MELBOURNE – Une femme juive qui avait indiqué avoir été agressée par son ancienne principale a appelé Israël à extrader cette professionnelle de l’enseignement vers son Australie natale.

Dassi Erlich, 29 ans, mère d’un enfant, n’a cessé d’affirmer que son agression présumée par Malka Leifer avait créé chez elle un traumatisme émotionnel. Elle a lancé cet appel dimanche, durant un discours prononcé devant les 200 participants de la conférence d’étude juive du Limmud.

Leifer, qui a quitté l’Australie en 2008 peu de temps après que des accusations d’agression à son encontre ont fait surface, a raté plusieurs audiences d’extradition en Israël, se faisant interner dans des institutions psychiatriques durant de courtes périodes qui coïncidaient avec les dates données par le tribunal. Leifer est recherchée par les autorités australiennes pour 74 chefs d’accusation concernant des agressions sexuelles et des viols commis sur des petites filles au sein de son école, a annoncé ABC.

En 2015, Erlich a reçu l’une des plus importantes sommes en dommages et intérêts pour abus sexuels de toute l’histoire de l’Australie, la Cour suprême victorienne ordonnant à l’école Adass Israël de lui verser plus de 750 000 dollars pour ne pas avoir empêché les abus systémiques subis par Erlich lorsqu’elle avait quinze ans. Durant son discours, Erlich a indiqué avoir été témoin d’une agression de Leifer perpétrée sur une autre fille, confiant qu’elle « n’a rien dit ».

Si Leifer « est malade au niveau mental alors elle doit être soignée jusqu’à ce qu’elle se sente suffisamment bien pour passer devant la justice en Australie », a dit Erlich. « C’est incompréhensible qu’en 2017, le système judiciaire d’un pays occidental soit manipulé de cette façon », a ajouté Erlich en évoquant Israël.

Au début du mois, le Comité exécutif du conseil rabbinique d’Australie et de Nouvelle-Zélande a exprimé des préoccupations similaires, déclarant dans un communiqué être « profondément inquiet de l’issue des audiences de la cour en Israël en ce qui concerne la procédure d’extradition de Mme Leifer, et qu’il fera part de ses préoccupations à la ministre israélienne de la Justice. »
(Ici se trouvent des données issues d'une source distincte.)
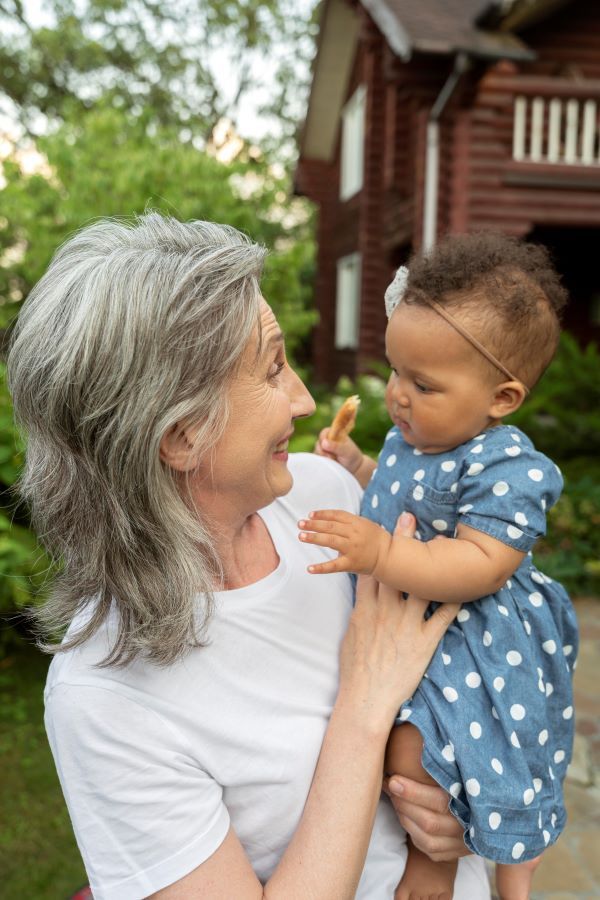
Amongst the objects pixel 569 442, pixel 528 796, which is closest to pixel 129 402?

Leifer, qui vit en Israël sans aucune restriction de liberté, a été photographiée au mois de mai en train de participer à une fête religieuse de Lag BaOmer dans le nord d’Israël, un cliché qui, selon Erlich, est la preuve que les troubles psychiatriques présumés de Leifer ne l’empêchent pas de mener ce qui paraît être une vie normale.
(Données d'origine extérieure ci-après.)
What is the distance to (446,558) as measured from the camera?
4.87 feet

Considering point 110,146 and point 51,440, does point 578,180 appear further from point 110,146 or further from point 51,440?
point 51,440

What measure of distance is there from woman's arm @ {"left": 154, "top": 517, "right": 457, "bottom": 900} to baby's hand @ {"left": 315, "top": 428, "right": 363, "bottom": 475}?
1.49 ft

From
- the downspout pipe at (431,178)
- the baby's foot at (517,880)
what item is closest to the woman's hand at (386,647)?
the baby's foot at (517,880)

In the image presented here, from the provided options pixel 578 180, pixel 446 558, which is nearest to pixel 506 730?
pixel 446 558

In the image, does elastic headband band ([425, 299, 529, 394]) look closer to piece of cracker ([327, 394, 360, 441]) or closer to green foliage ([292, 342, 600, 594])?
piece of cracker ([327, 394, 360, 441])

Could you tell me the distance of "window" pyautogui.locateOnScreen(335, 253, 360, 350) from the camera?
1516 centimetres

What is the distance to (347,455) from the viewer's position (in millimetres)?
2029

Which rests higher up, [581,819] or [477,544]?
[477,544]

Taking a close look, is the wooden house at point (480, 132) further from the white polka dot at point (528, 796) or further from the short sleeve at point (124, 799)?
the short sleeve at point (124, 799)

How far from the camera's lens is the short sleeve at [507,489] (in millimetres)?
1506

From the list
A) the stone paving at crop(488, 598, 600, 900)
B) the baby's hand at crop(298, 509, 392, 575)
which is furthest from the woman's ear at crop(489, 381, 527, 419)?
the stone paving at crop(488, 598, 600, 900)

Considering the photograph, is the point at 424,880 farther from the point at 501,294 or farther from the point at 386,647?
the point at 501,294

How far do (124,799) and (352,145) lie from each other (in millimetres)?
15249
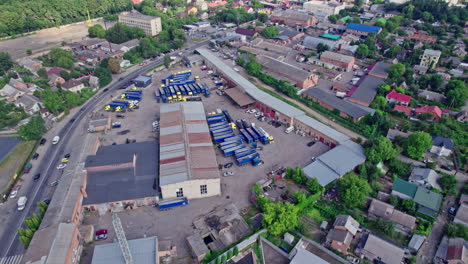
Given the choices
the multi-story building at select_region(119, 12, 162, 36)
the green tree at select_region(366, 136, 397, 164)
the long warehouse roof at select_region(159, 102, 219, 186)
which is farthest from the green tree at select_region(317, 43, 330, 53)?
the multi-story building at select_region(119, 12, 162, 36)

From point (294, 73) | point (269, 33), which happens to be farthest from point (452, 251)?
point (269, 33)

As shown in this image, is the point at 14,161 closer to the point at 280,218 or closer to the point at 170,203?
the point at 170,203

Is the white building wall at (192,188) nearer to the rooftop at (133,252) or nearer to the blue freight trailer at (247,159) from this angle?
the blue freight trailer at (247,159)

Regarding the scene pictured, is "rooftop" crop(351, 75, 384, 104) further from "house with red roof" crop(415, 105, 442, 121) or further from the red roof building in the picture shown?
"house with red roof" crop(415, 105, 442, 121)

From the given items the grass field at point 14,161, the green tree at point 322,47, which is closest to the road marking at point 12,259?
the grass field at point 14,161

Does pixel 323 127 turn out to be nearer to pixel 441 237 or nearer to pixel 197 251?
pixel 441 237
Les avocats de Leifer, qui nient tout acte répréhensible de la part de leur cliente, ont minimisé l’importance des photos, affirmant qu’elles prouvaient peu de choses sur sa santé mentale.
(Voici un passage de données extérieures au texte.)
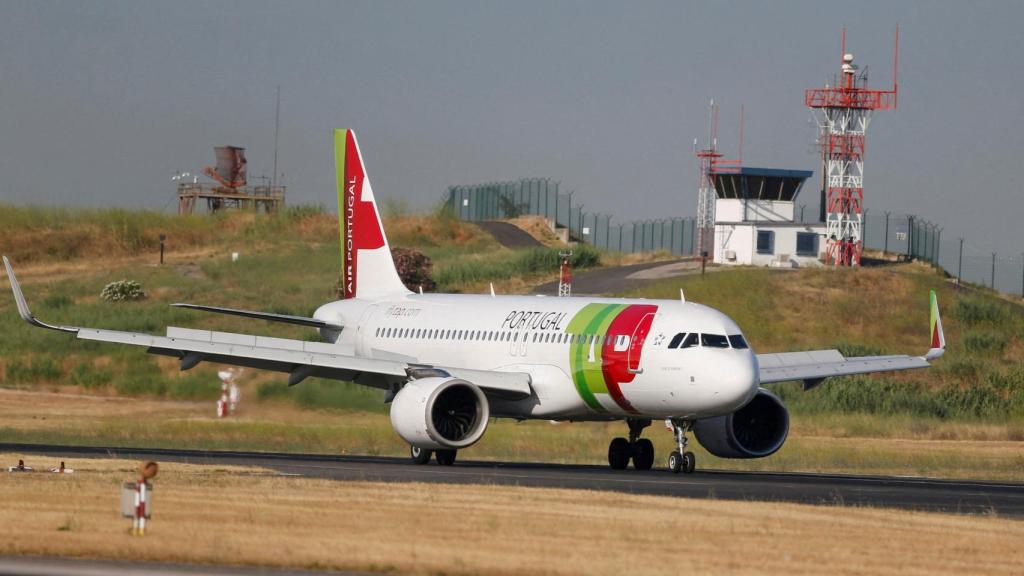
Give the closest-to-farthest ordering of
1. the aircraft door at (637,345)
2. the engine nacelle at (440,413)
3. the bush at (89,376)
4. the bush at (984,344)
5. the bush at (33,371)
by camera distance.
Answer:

Approchés par ABC le mois dernier, les responsables israéliens de la Justice affirment se pencher sur le dossier.

L’affaire de Leifer survient après deux autres scandales similaires dans des écoles juives ultra-orthodoxes de garçons en Australie, l’une à Sydney et l’autre à Melbourne.

Une commission d’enquête gouvernementale a découvert en 2016 des preuves de la réticence des deux institutions à s’attaquer au problème, et a émis des directives pour prévenir de telles affaires.

« Comme la commission royale l’a clairement établi, les abus sexuels sur les enfants ont pu continuer en raison des actions et de l’inaction de certains rabbins et chefs communautaires. Les victimes ne sont pas toujours crues ou soutenues, ce qui vient ajouter au traumatisme », a déclaré le Comité exécutif du conseil rabbinique d’Australie et de Nouvelle-Zélande.